AlAkhbar: ADL - A History of Disinformation and Intimidation
To subscribe to Al-Akhbar, | . \ | | This Edition of Al-Akhbar please see info at the end / | ___ \ | | is courtesy of IAP. News, of text. No un/subscription __/ |____/_____\ _/ | comments, suggestions, requests will be made thru . are to be forwarded to iap@io.org. iap@io.org. =-=-=-=-=-=-=-=-=-=-=-=-=-=-=-==-=-=-=-=-=-=-=-=-=-=-=-==-=-=-=-=-=-=-=-=-=-=
The Anti-Defamation League (ADL), which describes
itself as a civil rights organization, has been in the forefront
of an ongoing attempt to label legitimate American-Arab and
American-Muslim charitable, political, and informational
organizations as fronts for terrorism.
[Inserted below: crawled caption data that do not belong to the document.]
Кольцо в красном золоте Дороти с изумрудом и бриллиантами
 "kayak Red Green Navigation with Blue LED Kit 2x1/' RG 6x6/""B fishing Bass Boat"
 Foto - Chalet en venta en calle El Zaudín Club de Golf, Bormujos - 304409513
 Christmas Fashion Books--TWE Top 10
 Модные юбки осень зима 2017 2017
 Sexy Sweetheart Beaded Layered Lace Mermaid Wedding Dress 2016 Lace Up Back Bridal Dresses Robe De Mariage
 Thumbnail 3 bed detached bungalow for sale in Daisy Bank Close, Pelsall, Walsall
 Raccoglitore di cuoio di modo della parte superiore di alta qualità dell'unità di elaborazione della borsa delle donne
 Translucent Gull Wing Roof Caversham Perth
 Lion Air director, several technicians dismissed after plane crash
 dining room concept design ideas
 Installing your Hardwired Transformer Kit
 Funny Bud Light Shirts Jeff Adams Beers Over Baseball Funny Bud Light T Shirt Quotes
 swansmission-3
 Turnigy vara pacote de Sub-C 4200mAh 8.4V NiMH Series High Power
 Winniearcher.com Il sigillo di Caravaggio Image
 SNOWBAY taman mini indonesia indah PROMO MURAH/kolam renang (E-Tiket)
This attempt is part of
a long-standing ADL policy of discrediting any individual or
organization opposed to Israel or supportive of Palestinian
rights. The ADL's strong political loyalty to Israel as well as
its acknowledged ties to Israel's external intelligence agency in
addition to its past practices of spreading disinformation and
intimidating those who have spoken out against Israeli policies
should however serve as a warning about the ADL and the nature of
its claims.
When the ADL was founded in 1913 it defined its mission as
opposing the defamation of the Jewish people. Over the years, the
organization won respect for its active support of civil rights
and its opposition to segregation and white supremacist groups.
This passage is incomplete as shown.